## Exercise requirements
In the abstract below, what phase do Ba, Sr and Zr precipitate to form in irradiated nuclear fuel?

## Selected passage
== == ==

Atomic scale simulation of irradiated nuclear fuel

Abstract

Atomic scale simulations have been performed investigating various phenomena governing nuclear fuel performance during reactor operation and during post irradiation storage or disposal. Following a review of some of the key features of irradiated nuclear fuel, such as fission product distribution, two key factors were identified as the focus for this investigation: i) the role of uranium dioxide non-stoichiometry and ii) the effect of temperature. The former has been carried out using a previous pair potential model, whilst a new many-body potential was developed to enable temperature effects to be studied over the full range of temperatures of interest. Secondary oxide precipitates are known to exist in irradiated nuclear fuel with Ba, Sr and Zr precipitating to form the perovskite (Ba,Sr)ZrO3 grey phase. The binary BaO, SrO and ZrO2 may also be formed. The precipitation enthalpies of these oxides were predicted as a function of hyper-stoichiometry. Additionally, CrUO4 can also precipitate from Cr-doped UO2+x. The possibility of fission product segregation to the phases from UO2 or UO2+x was also investigated with a broad range of species preferring segregation from stoichiometric UO2. The role of defect cluster configuration on vacancy mediated uranium migration was investigated for UO2 and UO2+x. In both cases the lowest enthalpy migration pathway involved reconfiguration of the cluster to a metastable configuration. Furthermore, there were a very large number of alternative pathways that had similar migration enthalpies, especially for UO2+x. A new potential model was developed that uses a novel approach to include many-body interactions in the description of the actinide oxide series. This represents a significant improvement on previous models in the ability to describe the thermal expansion, specific heat capacity and elastic properties of CeO2, ThO2, UO2, NpO2, PuO2, AmO2 and CmO2 from 300 to 3000 K. Using the new model the thermal expansion, specific heat capacity, oxygen diffusivity and thermal conductivity of the mixed oxides (UxTh1-x)O2 and (UxPu1-x)O2 were predicted. Enhanced oxygen diffusion and a degradation in thermal conductivity were predicted in terms of the non-uniform cation sublattice.

== == ==

## Supplied material
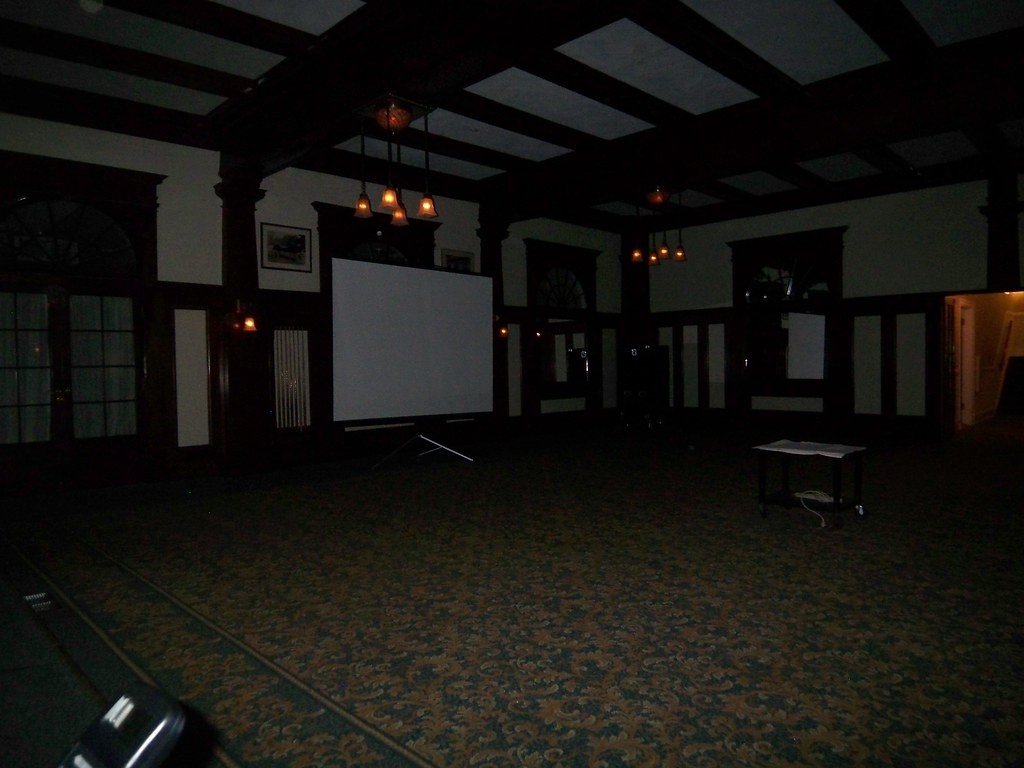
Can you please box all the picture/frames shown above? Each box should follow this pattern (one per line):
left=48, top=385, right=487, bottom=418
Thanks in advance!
left=260, top=222, right=312, bottom=273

== == ==

## Task output
They form the perovskite (Ba,Sr)ZrO3 grey phase.